The second chapter of Accidentally on Purpose's pilot (which airs at 10pm on Thursday, June 17, on E4) sees Billie room up with sous chef to a sous chef, Zack, when he loses his bed in a grimy flat he shares with unwashed pals. Incidentally, Billie’s a movie critic on a small San Francisco rag. So you’ll have to suspend your disbelief from the Golden Gate Bridge when you find out that she owns a plush, spacious two-bed apartment, conveniently big enough for her new flatmate to have his own room, even he does paint it purple with a baby-ready bear motif.
Now, on to the serious business of laughs. A sitcom doesn’t work without them, and Accidentally On Purpose just about earns that all-important second syllable. The pilot is funny in places but the writing is mostly lazy and the jokes are recycled from similar, older shows.

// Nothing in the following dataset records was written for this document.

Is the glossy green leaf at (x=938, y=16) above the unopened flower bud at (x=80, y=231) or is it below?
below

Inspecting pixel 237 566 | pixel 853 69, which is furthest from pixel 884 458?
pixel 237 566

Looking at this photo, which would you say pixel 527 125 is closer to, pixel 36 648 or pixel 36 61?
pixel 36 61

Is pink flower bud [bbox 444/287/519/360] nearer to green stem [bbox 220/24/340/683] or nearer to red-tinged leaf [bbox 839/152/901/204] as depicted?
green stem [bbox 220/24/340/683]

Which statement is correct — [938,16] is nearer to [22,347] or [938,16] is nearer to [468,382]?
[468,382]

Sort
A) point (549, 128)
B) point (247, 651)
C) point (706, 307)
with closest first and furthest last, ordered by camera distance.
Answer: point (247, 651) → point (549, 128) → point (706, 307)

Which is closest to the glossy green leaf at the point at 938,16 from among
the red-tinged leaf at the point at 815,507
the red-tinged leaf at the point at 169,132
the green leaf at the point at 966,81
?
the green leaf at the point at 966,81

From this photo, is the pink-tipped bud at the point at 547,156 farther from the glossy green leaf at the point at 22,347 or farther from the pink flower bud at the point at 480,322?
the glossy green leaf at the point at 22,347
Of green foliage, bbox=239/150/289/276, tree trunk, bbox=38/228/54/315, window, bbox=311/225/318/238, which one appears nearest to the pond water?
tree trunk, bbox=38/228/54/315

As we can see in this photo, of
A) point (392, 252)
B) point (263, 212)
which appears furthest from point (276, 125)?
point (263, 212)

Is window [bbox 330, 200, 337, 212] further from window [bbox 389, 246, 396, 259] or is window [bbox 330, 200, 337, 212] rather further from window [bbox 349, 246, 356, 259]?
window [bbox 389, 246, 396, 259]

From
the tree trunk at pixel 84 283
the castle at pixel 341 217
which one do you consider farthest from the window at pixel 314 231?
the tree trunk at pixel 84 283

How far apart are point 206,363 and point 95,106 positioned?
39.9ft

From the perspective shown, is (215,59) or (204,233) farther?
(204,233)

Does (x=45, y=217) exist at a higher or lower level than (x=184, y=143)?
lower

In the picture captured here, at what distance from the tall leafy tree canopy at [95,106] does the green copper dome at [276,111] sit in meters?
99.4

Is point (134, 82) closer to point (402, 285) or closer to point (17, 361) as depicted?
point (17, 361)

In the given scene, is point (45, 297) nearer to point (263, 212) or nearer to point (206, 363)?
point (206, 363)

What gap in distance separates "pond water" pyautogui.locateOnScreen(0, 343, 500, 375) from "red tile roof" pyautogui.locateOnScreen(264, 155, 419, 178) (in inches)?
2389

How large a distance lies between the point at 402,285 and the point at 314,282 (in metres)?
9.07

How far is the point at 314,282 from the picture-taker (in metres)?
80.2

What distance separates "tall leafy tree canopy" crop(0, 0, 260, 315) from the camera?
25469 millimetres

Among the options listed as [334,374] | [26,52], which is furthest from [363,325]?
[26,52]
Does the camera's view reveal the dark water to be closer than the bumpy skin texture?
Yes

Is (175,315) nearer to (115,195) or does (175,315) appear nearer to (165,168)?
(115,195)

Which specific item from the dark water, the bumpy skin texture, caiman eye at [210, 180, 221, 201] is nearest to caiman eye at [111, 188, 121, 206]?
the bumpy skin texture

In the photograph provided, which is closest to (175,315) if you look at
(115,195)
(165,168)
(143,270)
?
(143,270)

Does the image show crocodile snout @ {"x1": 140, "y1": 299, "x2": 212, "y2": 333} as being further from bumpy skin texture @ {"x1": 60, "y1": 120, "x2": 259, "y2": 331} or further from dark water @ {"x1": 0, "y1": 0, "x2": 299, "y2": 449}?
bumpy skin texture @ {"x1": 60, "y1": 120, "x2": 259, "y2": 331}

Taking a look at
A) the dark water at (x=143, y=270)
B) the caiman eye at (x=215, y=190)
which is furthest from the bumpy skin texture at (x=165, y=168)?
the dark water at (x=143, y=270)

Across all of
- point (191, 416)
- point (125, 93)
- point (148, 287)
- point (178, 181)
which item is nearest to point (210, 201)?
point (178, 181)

Plus it sports an insufferable laughter track (can you imagine if tragedy-heavy drama was overlaid with the sound of sobbing?). Optimistically, though, we looked in on some later episodes and it does get a little slicker and the one-liners become more frequent and refined.
Billie, our impulsive lead (played by Jenna Elfman), gives her lines snap while her baby’s daddy (Jon Foster) is sweet, handsome but boring, so jokes aren’t often wasted on him. The show’s saviour is Nicolas White, who plays Zack’s alpha-layabout sidekick, Davis. If you’re still watching by episode three, no doubt you’ll be tuning in for his slacker wit. He’s like a bearded, druggie Chandler with a dash of Howard from Big Bang. Billie’s girlfriends are what really let the show down. Jenson is shamefully dull and under-developed while the sister character is only there to make Billie question her decisions, then do what she wants regardless.
This incongruous cast are glued together by a foetus, which will make its debut in the series finale. And that’s all you’re getting because last month CBS decided it wasn’t worth a second series. They have a point.